En 1988, Temirkanov est nommé à la tête de l'Orchestre philharmonique de Leningrad, laissant à Gergiev le poste de directeur musical du Mariinsky[1],[2]. Décidé à redonner à l'institution, qui avait alors sombré dans la routine et faisait face à une situation économique et politique instable, sa splendeur passée, il y investit d'abord à perte ses propres cachets[1],[2]. En 1998, il est nommé directeur général et fonde une académie pour jeunes chanteurs que dirige sa sœur Larissa Gergieva[1],[3].

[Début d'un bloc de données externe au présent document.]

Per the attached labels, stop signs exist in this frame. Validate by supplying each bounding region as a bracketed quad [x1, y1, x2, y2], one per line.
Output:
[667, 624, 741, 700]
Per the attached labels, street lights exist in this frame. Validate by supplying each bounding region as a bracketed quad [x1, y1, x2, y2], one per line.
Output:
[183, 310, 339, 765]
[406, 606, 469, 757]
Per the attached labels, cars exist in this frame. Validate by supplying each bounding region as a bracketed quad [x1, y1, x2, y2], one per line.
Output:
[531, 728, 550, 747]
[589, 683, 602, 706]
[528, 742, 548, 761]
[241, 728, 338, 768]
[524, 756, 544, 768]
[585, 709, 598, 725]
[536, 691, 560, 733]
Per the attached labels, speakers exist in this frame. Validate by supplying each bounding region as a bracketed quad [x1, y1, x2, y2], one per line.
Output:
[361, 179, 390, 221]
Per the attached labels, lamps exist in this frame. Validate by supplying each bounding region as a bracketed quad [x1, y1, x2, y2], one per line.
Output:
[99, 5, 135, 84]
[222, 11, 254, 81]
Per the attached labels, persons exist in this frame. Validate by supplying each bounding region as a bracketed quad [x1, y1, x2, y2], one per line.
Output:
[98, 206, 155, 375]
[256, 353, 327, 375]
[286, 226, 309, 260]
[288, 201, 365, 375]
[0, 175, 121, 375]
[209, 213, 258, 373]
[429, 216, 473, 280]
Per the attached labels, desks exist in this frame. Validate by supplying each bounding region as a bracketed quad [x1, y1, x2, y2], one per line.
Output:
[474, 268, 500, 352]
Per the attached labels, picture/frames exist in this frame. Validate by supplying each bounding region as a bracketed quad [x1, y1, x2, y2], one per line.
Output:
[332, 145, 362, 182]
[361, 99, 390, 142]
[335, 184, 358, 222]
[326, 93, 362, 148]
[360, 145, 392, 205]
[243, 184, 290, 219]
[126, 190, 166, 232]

Il réussit à hisser l'ensemble à un niveau musical internationalement reconnu, comme en témoignent des tournées effectuées dans plus de 45 pays[4], des enregistrements d'œuvres lyriques et symphoniques russes, dont certains sont considérés comme les plus réussis parmi des enregistrements récents (voir références au paragraphe suivant). Ou encore des productions d'œuvres particulièrement exigeantes du répertoire non-russe, comme Le Ring, Les Troyens, ou La Femme sans ombre, où la distribution est intégralement tenue par la troupe du Théâtre Mariinsky[5],[6],[7].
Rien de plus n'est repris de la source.